_Information provided_.
####################

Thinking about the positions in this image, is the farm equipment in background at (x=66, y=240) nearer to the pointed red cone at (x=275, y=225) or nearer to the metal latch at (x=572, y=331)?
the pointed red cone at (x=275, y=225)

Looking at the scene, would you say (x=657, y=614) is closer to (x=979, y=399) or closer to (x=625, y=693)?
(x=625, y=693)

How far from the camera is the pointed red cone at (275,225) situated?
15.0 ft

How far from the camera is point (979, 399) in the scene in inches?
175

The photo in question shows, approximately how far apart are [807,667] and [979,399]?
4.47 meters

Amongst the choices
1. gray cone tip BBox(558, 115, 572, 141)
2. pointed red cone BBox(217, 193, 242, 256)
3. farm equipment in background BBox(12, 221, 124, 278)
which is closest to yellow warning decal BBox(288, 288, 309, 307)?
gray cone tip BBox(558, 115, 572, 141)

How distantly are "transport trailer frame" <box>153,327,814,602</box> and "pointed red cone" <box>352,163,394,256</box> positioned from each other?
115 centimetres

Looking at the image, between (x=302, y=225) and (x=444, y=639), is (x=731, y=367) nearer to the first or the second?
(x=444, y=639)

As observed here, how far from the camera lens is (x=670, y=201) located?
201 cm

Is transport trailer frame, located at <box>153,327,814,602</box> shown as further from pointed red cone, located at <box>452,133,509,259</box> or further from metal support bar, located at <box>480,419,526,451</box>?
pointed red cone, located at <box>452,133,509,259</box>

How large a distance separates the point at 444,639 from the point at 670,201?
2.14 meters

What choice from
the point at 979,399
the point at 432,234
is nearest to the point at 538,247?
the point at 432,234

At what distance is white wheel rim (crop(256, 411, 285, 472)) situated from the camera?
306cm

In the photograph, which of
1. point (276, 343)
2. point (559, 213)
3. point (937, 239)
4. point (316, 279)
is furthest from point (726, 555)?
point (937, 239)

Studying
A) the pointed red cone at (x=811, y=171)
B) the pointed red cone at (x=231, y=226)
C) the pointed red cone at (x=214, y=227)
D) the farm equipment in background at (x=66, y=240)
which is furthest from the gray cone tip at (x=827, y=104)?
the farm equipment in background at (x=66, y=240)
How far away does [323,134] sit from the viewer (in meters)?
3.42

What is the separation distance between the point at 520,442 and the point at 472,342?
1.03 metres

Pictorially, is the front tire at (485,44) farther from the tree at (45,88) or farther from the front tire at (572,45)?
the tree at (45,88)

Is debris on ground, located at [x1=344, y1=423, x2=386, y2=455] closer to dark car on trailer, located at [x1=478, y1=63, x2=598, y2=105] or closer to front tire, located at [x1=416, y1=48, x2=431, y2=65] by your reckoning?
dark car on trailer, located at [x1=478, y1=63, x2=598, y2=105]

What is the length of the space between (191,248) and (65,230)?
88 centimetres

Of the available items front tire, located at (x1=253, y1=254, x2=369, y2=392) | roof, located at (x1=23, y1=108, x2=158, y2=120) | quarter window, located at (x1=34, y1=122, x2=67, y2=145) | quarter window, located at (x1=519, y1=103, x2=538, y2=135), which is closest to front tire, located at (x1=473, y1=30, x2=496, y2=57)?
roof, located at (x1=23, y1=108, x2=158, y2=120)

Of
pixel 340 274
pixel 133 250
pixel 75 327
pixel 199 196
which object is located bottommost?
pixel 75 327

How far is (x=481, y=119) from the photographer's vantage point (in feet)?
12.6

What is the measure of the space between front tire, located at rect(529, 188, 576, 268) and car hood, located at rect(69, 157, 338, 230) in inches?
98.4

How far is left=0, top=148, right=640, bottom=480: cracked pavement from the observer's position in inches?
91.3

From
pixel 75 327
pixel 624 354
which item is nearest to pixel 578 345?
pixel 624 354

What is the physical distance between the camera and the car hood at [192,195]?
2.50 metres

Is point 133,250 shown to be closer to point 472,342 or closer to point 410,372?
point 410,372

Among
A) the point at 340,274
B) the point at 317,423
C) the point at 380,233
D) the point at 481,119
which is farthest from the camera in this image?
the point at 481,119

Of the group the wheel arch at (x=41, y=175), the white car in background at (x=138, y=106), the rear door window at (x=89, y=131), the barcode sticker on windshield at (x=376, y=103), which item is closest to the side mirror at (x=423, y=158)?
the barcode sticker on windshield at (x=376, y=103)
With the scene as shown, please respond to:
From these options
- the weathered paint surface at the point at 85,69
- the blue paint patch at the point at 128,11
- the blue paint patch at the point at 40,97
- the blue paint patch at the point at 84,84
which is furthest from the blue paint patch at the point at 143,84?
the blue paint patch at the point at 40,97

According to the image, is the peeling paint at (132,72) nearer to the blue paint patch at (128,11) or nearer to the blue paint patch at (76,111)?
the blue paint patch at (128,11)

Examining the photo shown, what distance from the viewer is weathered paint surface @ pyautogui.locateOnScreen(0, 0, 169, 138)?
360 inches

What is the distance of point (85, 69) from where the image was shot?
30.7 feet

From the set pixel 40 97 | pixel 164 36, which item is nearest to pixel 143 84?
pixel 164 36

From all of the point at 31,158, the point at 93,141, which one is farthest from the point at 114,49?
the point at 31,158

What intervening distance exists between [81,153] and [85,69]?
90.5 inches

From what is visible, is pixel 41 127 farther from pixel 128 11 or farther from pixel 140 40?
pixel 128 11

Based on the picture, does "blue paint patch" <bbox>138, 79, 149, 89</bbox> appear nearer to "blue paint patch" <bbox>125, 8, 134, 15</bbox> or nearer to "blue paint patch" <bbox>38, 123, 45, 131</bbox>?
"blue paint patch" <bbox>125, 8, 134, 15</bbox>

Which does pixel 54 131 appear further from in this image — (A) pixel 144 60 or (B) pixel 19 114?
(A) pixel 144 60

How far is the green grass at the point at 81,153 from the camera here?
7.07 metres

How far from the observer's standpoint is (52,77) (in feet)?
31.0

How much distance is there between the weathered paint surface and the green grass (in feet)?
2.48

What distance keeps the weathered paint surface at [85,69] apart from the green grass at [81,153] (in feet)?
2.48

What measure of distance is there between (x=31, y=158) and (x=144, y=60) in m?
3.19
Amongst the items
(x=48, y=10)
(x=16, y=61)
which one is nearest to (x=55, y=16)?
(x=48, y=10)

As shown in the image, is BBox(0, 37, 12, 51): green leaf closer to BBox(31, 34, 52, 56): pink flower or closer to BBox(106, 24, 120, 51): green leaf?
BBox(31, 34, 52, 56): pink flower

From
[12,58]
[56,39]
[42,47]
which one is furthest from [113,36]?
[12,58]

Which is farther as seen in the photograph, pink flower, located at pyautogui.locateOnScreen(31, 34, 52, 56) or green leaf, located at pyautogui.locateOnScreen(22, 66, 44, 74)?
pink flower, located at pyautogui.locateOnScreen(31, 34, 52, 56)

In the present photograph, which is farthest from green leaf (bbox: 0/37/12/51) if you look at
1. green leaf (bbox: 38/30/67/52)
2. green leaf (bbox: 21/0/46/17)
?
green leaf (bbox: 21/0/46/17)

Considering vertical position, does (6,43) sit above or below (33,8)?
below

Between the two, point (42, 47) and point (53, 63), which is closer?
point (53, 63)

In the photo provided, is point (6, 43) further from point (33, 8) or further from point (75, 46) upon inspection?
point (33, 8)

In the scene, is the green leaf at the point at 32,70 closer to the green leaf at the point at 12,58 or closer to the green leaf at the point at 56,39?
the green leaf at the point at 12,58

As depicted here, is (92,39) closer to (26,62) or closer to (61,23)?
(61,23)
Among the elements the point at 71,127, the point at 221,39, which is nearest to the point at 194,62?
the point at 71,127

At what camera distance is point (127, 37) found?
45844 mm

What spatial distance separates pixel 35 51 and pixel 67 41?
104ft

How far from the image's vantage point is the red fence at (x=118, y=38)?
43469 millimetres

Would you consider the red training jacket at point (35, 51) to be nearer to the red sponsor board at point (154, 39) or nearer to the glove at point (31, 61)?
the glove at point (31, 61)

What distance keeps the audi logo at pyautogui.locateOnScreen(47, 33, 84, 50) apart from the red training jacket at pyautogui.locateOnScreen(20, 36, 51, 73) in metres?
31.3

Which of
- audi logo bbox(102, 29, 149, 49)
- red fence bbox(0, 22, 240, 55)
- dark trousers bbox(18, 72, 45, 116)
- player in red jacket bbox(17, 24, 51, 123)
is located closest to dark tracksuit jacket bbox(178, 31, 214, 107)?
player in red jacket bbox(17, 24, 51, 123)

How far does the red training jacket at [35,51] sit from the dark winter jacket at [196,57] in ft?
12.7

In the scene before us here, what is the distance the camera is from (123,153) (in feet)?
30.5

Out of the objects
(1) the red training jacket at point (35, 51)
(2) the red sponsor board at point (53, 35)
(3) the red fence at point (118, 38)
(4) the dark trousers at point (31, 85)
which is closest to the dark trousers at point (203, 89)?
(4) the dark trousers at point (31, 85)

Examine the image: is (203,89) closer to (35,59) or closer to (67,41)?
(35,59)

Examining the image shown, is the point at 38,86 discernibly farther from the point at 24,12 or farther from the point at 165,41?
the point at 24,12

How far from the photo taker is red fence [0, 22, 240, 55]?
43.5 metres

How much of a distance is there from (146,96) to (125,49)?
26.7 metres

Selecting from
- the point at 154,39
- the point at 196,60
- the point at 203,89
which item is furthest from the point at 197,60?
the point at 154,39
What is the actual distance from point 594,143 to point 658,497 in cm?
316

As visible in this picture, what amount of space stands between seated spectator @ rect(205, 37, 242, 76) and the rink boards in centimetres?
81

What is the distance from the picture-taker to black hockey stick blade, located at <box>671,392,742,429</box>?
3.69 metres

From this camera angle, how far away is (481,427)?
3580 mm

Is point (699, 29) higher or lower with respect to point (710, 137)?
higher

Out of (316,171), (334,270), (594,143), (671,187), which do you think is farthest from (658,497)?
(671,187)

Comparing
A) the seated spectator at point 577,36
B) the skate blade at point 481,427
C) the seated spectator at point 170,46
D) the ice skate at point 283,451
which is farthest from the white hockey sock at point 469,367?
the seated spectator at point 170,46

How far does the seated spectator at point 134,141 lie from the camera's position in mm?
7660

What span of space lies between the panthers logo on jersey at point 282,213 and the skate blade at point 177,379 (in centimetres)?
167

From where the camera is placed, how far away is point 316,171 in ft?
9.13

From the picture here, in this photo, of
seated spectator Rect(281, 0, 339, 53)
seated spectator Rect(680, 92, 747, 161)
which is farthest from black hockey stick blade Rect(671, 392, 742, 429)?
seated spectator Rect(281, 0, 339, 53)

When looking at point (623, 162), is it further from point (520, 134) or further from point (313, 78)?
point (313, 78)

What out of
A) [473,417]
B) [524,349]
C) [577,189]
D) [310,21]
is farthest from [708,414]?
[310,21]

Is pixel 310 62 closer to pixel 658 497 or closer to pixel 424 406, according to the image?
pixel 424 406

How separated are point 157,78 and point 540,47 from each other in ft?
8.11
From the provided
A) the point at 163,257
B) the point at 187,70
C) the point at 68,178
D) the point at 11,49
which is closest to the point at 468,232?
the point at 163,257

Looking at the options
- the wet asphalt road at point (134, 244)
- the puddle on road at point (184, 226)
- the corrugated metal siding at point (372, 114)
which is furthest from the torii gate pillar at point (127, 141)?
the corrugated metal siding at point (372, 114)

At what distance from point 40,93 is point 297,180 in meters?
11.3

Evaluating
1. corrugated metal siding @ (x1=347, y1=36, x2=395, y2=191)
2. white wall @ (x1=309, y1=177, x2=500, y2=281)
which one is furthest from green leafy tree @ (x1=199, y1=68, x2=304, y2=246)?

####################

_Your objective_.
Copy the rows above verbatim, from the line with "Among the elements" to the line with "26.7 metres", including both of those lines.

_Right answer_.
Among the elements the point at 71,127, the point at 221,39, which is nearest to the point at 194,62?
the point at 71,127

At what camera distance is point (127, 37) found?
45844 mm

What spatial distance separates pixel 35 51 and pixel 67 41?
104ft

How far from the image's vantage point is the red fence at (x=118, y=38)?
43469 millimetres

Would you consider the red training jacket at point (35, 51) to be nearer to the red sponsor board at point (154, 39) or nearer to the glove at point (31, 61)?
the glove at point (31, 61)

What distance keeps the audi logo at pyautogui.locateOnScreen(47, 33, 84, 50) apart from the red training jacket at pyautogui.locateOnScreen(20, 36, 51, 73) in metres?
31.3

Which of
- audi logo bbox(102, 29, 149, 49)
- red fence bbox(0, 22, 240, 55)
- dark trousers bbox(18, 72, 45, 116)
- player in red jacket bbox(17, 24, 51, 123)
is located closest to dark tracksuit jacket bbox(178, 31, 214, 107)?
player in red jacket bbox(17, 24, 51, 123)

How far does the red training jacket at [35,51] sit from the dark winter jacket at [196,57] in ft?
12.7

In the scene before us here, what is the distance the camera is from (123,153) (in feet)?
30.5

Out of the objects
(1) the red training jacket at point (35, 51)
(2) the red sponsor board at point (53, 35)
(3) the red fence at point (118, 38)
(4) the dark trousers at point (31, 85)
which is closest to the dark trousers at point (203, 89)?
(4) the dark trousers at point (31, 85)

Examine the image: is (203,89) closer to (35,59) or closer to (67,41)?
(35,59)

Examining the image shown, is the point at 38,86 discernibly farther from the point at 24,12 or farther from the point at 165,41?
the point at 24,12

How far from the photo taker is red fence [0, 22, 240, 55]?
43.5 metres

How much of a distance is there from (146,96) to (125,49)?
26.7 metres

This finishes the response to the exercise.